» Page excerpt
------------
Item 17. Undertakings

         The undersigned Registrant on behalf of the PECO Energy Transition
Trust (the "Trust") hereby undertakes as follows:

         (a) (1) to file, during any period in which offers or sales are being
made, a post-effective amendment to this Registration Statement; (i) to include
any prospectus required by Section 10(a)(3) of the Securities Act of 1933, as
amended; (ii) to reflect in the prospectus any facts or events arising after the
effective date of the Registration Statement (or the most recent post-effective
amendment thereof) which, individually or in the aggregate, represent a
fundamental change in the information set forth in the Registration Statement.
Notwithstanding the foregoing, any increase or decrease in volume of securities
offered (if the total dollar value of securities offered would not exceed that
which was registered) and any deviation from the low or high end of the
estimated maximum offering range may be reflected in the form of prospectus
filed with the Commission pursuant to Rule 424(b) of the Securities Act of 1933,
as amended, if , in the aggregate, the changes in volume and price represent no
more than a twenty percent change in the maximum aggregate offering price set
forth in the "Calculation of Registration Fee" table in the effective
Registration Statement; and (iii) to include any material information with
respect to the plan of distribution not previously disclosed in the Registration
Statement or any material change in such information in the Registration
Statement; provided, however, that (a)(1)(i) and (a)(1)(ii) will not apply if
the information required to be included in a post-effective amendment by those
paragraphs is contained in periodic reports filed pursuant to Section 13 or
Section 15(d) of the Securities Exchange Act of 1934, as amended, that are
incorporated by reference in this Registration Statement.

                                      II-2



<PAGE>



         (2) That, for the purpose of determining any liability under the
Securities Act of 1933, as amended, each such post-effective amendment shall be
deemed to be a new Registration Statement relating to the securities offered
therein, and the offering of such securities at that time shall be deemed to be
the initial bona fide offering hereof.

         (3) To remove from registration by means of a post-effective amendment
any of the securities being registered which remain unsold at the termination of
the offering.

         (b) That, for purposes of determining any liability under the
Securities Act of 1933, as amended, each filing of the Registrant's annual
report pursuant to Section 13(a) or 15(d) of the Securities Exchange Act of
1934, as amended (and, where applicable, each filing of an employee benefit
plan's annual report pursuant to Section 15(d) of the Securities Exchange Act of
1934, as amended) with respect to the Trust that is incorporated by reference in
the Registration Statement shall be deemed to be a new registration statement
relating to the securities offered therein, and the offering of such securities
at that time shall be deemed to be the initial bona fide offering thereof.
------------
» Data lines
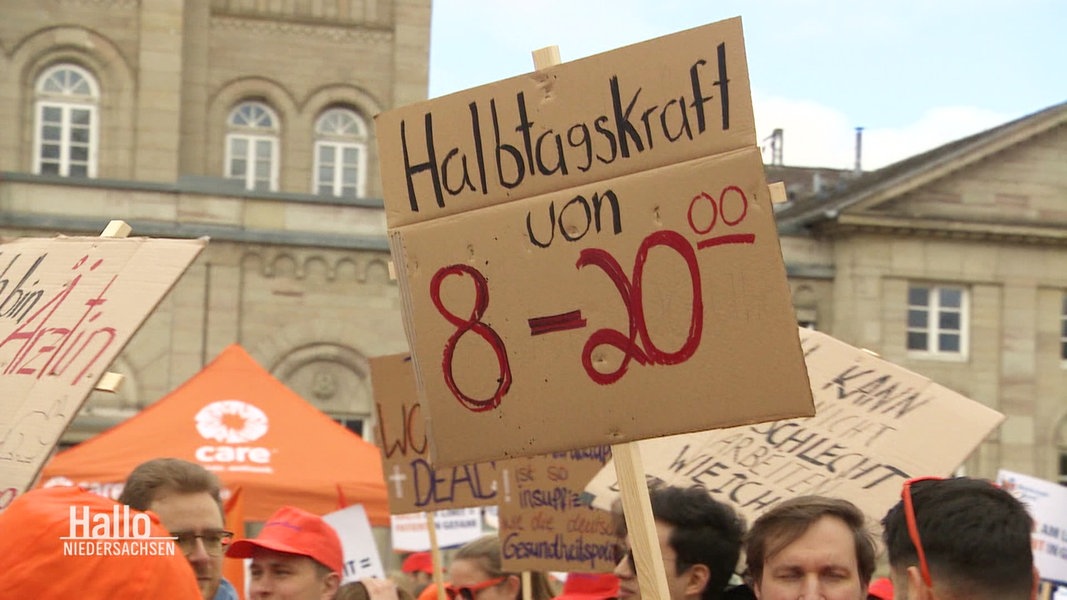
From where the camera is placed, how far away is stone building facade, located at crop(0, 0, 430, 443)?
89.2 ft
------------
» What to do
A: In the registration undertakings, what will happen to any registered securities that are still unsold when the offering ends?
B: Continue the registration undertakings from where the text stops.

» Response list
A: They will be removed from registration by means of a post-effective amendment.

B:
         (c) That insofar as indemnification for liabilities arising under the
Securities Act of 1933, as amended, may be permitted to directors, officers and
controlling persons of the registrant pursuant to the provisions described under
Item 15 above, or otherwise, the Registrant has been advised that in the opinion
of the Securities and Exchange Commission such indemnification is against public
policy as expressed in the Act and is, theretofore, unenforceable. In the event
that a claim for indemnification against such liabilities (other than the
payment by the Registrant of expenses incurred or paid by a director, officer of
controlling person of the registrant in the successful defense of any action,
suit or proceeding) is asserted by such director, officer or controlling person
in connection with the securities being registered, the Registrant will, unless
in the opinion of its counsel the matter has been settled by controlling
precedent, submit to a court of appropriate jurisdiction the question whether
such indemnification by it is against public policy as expressed in the
Securities Act of 1933 and will be governed by the final adjudication of such
issue.

         (d) That, for purposes of determining any liability under the
Securities Act of 1933, as amended, the information omitted from the form of
prospectus filed as part of this Registration Statement in reliance upon Rule
430A and contained in a form of prospectus filed by the registrant pursuant to
Rule 424(b)(i) or (4) or 497(h) under the Securities Act of 1933, as amended,
shall be deemed to be part of this Registration Statement as of the time it was
declared effective.

         (e) That, for the purpose of determining any liability under the
Securities Act of 1933, as amended, each post-effective amendment that contains
a form of prospectus shall be deemed to be a new registration statement relating
to the securities offered therein, and the offering of such securities at that
time shall be deemed to be the initial bona fide offering thereof.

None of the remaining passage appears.